■ **Tâche assignée 1**: D'après l'extrait, quel pourcentage de Français attend des marques qu'elles parlent en priorité de leur utilité face au confinement ?
■ **Tâche assignée 2**: Renvoyez le passage de l'extrait situé entre « Si l’heure du » et « revenir aux fondamentaux. », ces deux bornes comprises.
■ **Tâche assignée 3**: Citez toutes les entreprises que l'extrait présente comme agissant pour répondre aux besoins nés de la crise.

Parler en priorité de leur utilité

Cette crise mondiale qui fragilise nos certitudes et remet en question nos besoins fondamentaux est-elle de nature à changer la perception que nous avons de l’engagement des entreprises ? Va-t-elle conduire ces mêmes entreprises à changer de système de valeurs et à adopter une approche moins centrée sur leurs besoins et davantage sur ceux de la société civile ? Il est trop tôt pour le dire, même si les Français attendent des marques qu’elles parlent en priorité de leur utilité face à la situation inédite de confinement (à 77%, selon le baromètre Covid-19 de Kantar) et informent sur leurs efforts pour faire face à la situation (75%). Les acteurs économiques se situent sur une ligne de crête puisque les Français les exhortent dans le même temps à ne pas exploiter la situation du coronavirus pour promouvoir la marque (75%).

Les hôpitaux manquent de respirateurs ? Renault, en délicatesse depuis plusieurs mois sur le marché de l’automobile, adapte en un temps record ses chaînes de production. Les professionnels de santé réclament du gel hydroalcoolique ? LVMH, leader mondial du luxe à l’arrêt, décide d’en produire en grande quantité. Les violences conjugales augmentent à cause du confinement ? Accor, dont les hôtels sont en majorité vides, met ses chambres à disposition des femmes dans le besoin. Certains produits ne font plus recette ? On loue publiquement l’engagement exemplaire des employés de grandes surfaces, «héros en seconde ligne».

Si l’heure du bilan social et économique réel de cette crise ne viendra que dans plusieurs mois, voire des années, l'altruisme des marques pour répondre à l’urgence de la situation n’a jamais autant semblé faire sens et donner du crédit à leur rôle sociétal. Alors que les revenus sont fortement impactés et que les actifs se déprécient, la réputation devient la valeur refuge. Les entreprises ont pris conscience que leur crédibilité post-crise se construit dès aujourd’hui : ne rien faire ou faire comme d’habitude - deux réflexes encore solidement ancrés - devient contre-productif. La situation enjoint de dépasser les schémas classiques. De changer de paradigme. D’agir pour le bien commun. De parler vrai, avec franchise. De revenir aux fondamentaux.

■ **Données étudiées**:
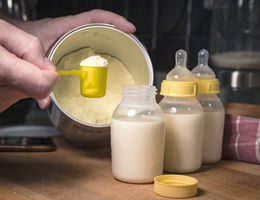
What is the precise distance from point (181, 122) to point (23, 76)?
12.7 inches

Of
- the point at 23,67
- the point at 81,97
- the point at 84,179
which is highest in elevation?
the point at 23,67

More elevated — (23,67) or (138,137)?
(23,67)

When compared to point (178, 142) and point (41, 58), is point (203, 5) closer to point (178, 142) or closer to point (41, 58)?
point (178, 142)

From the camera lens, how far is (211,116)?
0.90 metres

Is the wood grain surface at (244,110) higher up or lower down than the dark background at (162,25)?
lower down

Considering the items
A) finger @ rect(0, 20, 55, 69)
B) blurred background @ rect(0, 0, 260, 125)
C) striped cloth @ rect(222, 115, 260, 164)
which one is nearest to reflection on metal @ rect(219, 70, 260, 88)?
blurred background @ rect(0, 0, 260, 125)

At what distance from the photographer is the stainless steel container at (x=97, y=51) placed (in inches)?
35.5

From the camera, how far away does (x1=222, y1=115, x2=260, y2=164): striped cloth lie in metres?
0.93

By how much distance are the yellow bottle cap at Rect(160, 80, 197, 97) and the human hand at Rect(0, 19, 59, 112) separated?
0.80 feet

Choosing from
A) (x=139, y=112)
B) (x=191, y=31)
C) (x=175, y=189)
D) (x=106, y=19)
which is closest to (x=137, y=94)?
(x=139, y=112)

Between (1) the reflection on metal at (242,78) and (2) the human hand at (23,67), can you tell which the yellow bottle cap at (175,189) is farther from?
(1) the reflection on metal at (242,78)

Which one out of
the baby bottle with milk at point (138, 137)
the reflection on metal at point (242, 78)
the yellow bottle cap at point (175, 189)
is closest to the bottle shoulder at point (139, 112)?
the baby bottle with milk at point (138, 137)

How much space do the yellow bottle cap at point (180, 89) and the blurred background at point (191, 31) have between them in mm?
356

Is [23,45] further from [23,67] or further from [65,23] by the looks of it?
[65,23]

■ **Réponse écrite 1**: 77 %, selon le baromètre Covid-19 de Kantar.

■ **Réponse écrite 2**:
Si l’heure du bilan social et économique réel de cette crise ne viendra que dans plusieurs mois, voire des années, l'altruisme des marques pour répondre à l’urgence de la situation n’a jamais autant semblé faire sens et donner du crédit à leur rôle sociétal. Alors que les revenus sont fortement impactés et que les actifs se déprécient, la réputation devient la valeur refuge. Les entreprises ont pris conscience que leur crédibilité post-crise se construit dès aujourd’hui : ne rien faire ou faire comme d’habitude - deux réflexes encore solidement ancrés - devient contre-productif. La situation enjoint de dépasser les schémas classiques. De changer de paradigme. D’agir pour le bien commun. De parler vrai, avec franchise. De revenir aux fondamentaux.

■ **Réponse écrite 3**: Renault, LVMH, Accor